# Description of the task
Reproduce verbatim the lines from the one containing "Evaluating [431,468], [274,407], [18,456], which" through the final line, both inclusive.

(Items listed in a data set)
######
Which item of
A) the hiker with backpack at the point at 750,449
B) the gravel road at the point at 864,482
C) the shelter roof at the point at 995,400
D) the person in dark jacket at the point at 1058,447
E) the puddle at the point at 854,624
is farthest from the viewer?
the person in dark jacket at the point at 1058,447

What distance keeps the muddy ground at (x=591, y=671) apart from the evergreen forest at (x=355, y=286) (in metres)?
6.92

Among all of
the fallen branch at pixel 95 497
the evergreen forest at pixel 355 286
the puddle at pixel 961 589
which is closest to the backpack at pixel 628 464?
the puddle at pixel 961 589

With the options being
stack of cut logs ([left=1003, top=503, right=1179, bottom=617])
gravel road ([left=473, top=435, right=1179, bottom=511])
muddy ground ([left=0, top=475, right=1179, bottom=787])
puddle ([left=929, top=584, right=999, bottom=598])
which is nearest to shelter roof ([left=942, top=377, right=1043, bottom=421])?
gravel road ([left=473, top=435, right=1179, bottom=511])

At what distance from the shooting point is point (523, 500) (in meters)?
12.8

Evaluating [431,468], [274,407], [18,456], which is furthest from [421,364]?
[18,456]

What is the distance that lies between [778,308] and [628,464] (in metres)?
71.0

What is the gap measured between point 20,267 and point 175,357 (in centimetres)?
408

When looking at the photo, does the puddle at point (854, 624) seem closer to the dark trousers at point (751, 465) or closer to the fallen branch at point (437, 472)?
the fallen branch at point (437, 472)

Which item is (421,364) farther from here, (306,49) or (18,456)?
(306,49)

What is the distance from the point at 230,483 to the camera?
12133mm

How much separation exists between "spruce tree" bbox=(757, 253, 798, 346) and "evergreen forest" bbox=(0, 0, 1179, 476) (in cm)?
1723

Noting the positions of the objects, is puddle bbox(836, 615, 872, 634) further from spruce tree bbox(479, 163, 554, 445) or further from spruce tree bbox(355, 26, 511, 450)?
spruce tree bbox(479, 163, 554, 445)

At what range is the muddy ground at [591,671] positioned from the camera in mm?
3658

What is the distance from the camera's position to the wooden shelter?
######
# Answer for this exercise
Evaluating [431,468], [274,407], [18,456], which is furthest from [421,364]?
[18,456]

What is the distance that lies between [778,308] and [628,464] (in metres)?
71.0

What is the gap measured between point 20,267 and point 175,357 (in centimetres)?
408

When looking at the photo, does the puddle at point (854, 624) seem closer to the dark trousers at point (751, 465) or closer to the fallen branch at point (437, 472)?
the fallen branch at point (437, 472)

Which item is (421,364) farther from here, (306,49) or (18,456)?
(306,49)

What is the distance from the point at 230,483 to the camera?
12133mm

How much separation exists between "spruce tree" bbox=(757, 253, 798, 346) and "evergreen forest" bbox=(0, 0, 1179, 476) (in cm)?
1723

Noting the positions of the objects, is puddle bbox(836, 615, 872, 634) further from spruce tree bbox(479, 163, 554, 445) or further from spruce tree bbox(355, 26, 511, 450)?
spruce tree bbox(479, 163, 554, 445)

At what range is the muddy ground at [591,671] positioned from the camera in mm?
3658

What is the distance from the camera's position to the wooden shelter?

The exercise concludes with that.